Large units spark concerns about waitlist, affordability

click to enlarge 1429athletesvillage.jpg

The first homes in the athletes’ village have been approved for development — another sign the $131 million Olympic and Paralympic project is progressing quickly.

Council issued a development permit Monday to the Whistler 2020 Development Corporation for 40 townhomes. The units will be a mixture of duplexes and fourplexes. It is just one portion of the 250-unit project, which will house athletes for the 2010 Games and be transformed into employee housing following the Games.

These first units will be three or four bedrooms, ranging from 1,500 to 2,000 square feet. Those numbers raised a red flag for Councillor Tim Wake, former general manager of the Whistler Housing Authority (WHA).

At that size, those units would cost from $345,000 to $460,000 at the restricted employee housing rates. That’s based on the targeted cost of $230/square foot.

“I’m worried about affordability,” said Wake. “These units are large.”

Based on the most current figures from the WHA, there are now 671 applicants on the housing waitlist — the highest it’s ever been.

Less than 300 of those applicants are pre-approved for mortgages of $350,000 or more.

More than half are approved for less than that amount.

“Why don’t we build what they want to buy?” asked Wake.

The WHA board raised those same concerns, said Councillor Gord McKeever, who is the board’s chair, when it reviewed the preliminary plans.

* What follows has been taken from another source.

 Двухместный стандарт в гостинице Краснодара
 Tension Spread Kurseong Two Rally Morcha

The board also noted that the first phase of the Rainbow development, the recently approved large employee housing project at the north end of town, was also set to deliver larger, and therefore more expensive, units. The bulk of the product at Rainbow will be duplexes and single family homes, ranging from 1,300 square feet to 2,220 square feet. The price tag targeted is $200 per square foot plus the cost of the land — which would price the units roughly between $325,000 and $550,000.

McKeever said the WHA board was assured that the remaining units at the athletes’ village would provide a balance to the inventory.

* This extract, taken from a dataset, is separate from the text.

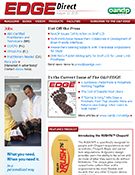 EDGE Direct E-mail Newsletter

Neil Godfrey, vice president of the Whistler 2020 Development Corporation, could not confirm the final unit mix at the athletes’ village this week. The first townhouses are expected to be some of the largest units but there will be a mix coming online afterwards, including apartment-style units.

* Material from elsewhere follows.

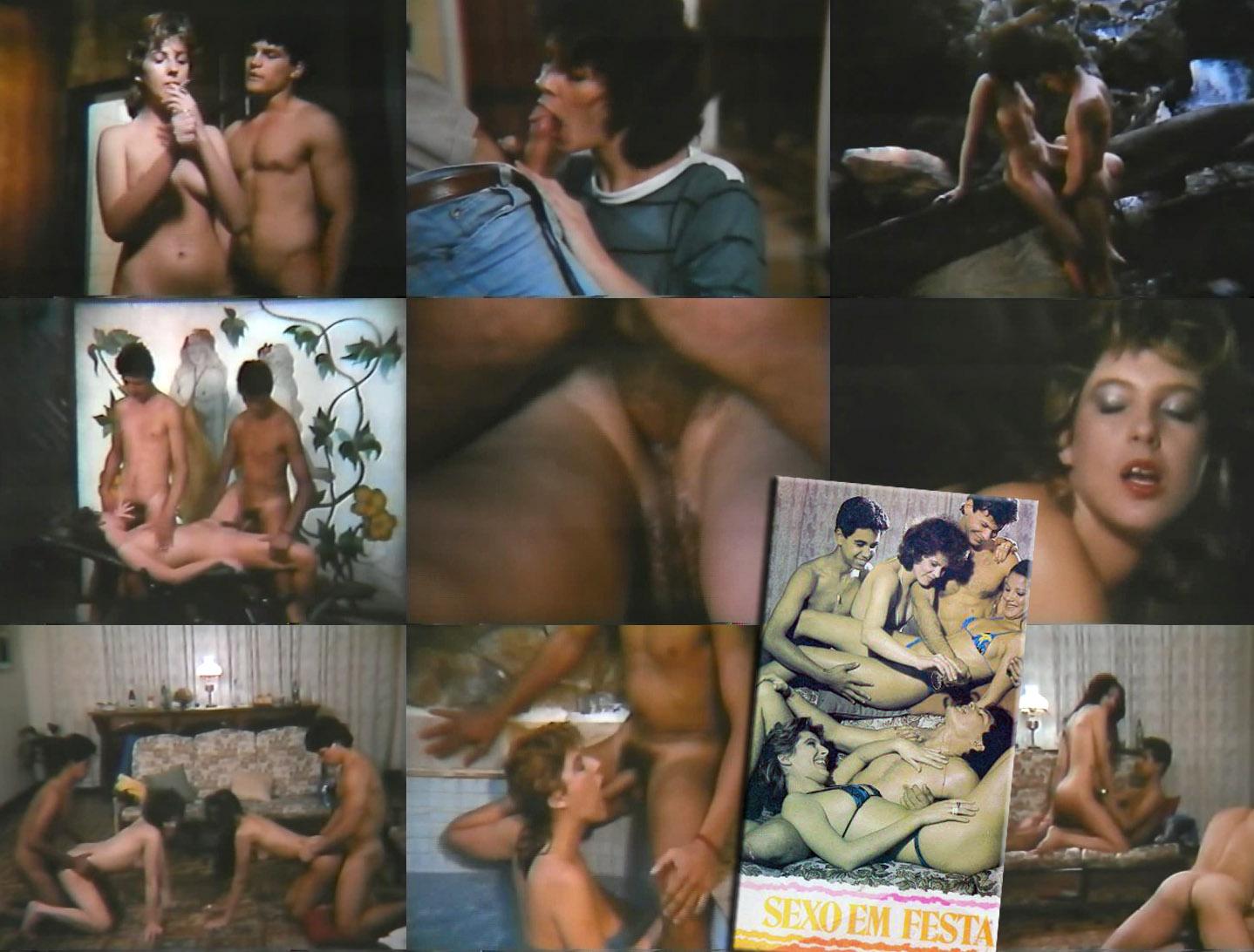 sexo em festa xxx porn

He added that the 2020 Development Corp. is well aware of the pre-approval numbers at the WHA.

“We think we’re not going to over-subscribe to any one particular area,” said Godfrey.

“We’re certainly always cognizant of what the waitlist is.”

Monday’s approval of the development permit means work is scheduled to begin on that portion of the athletes’ village at the end of September.

The townhouse drawings reveal exactly how the units will be converted to employee housing after the athletes have come and gone.

For the 2010 Games the ground floor will have three bedrooms and a living area. The upstairs will have four bedrooms. There will be no kitchens in the units.

After the Games, developers will knock out walls to create a living room and dining room from two bedrooms. The third bedroom will be converted into a kitchen and the living space for the athletes will be transformed into a garage.

Wake also asked if there were plans and money set aside to market the homes to residents in the community.

Mayor Ken Melamed, who is on the board of the 2020 Development Corp., said a separate sub-committee would market the units and there was a budget associated with that.

Wake said they shouldn’t be spending money on marketing because the WHA waitlist is essentially the market.

Monday’s application is the first of 10 in the athletes’ village that will come to council for development permits.

It shows home designs in a contemporary “Coast Mountain” style. The site is next to the Cheakamus River, 400 metres from the centre of the athletes’ village core, and close to a bus transit stop.

It will use green building standards, including a district energy system that will heat the homes from the waste heat at the sewage plant.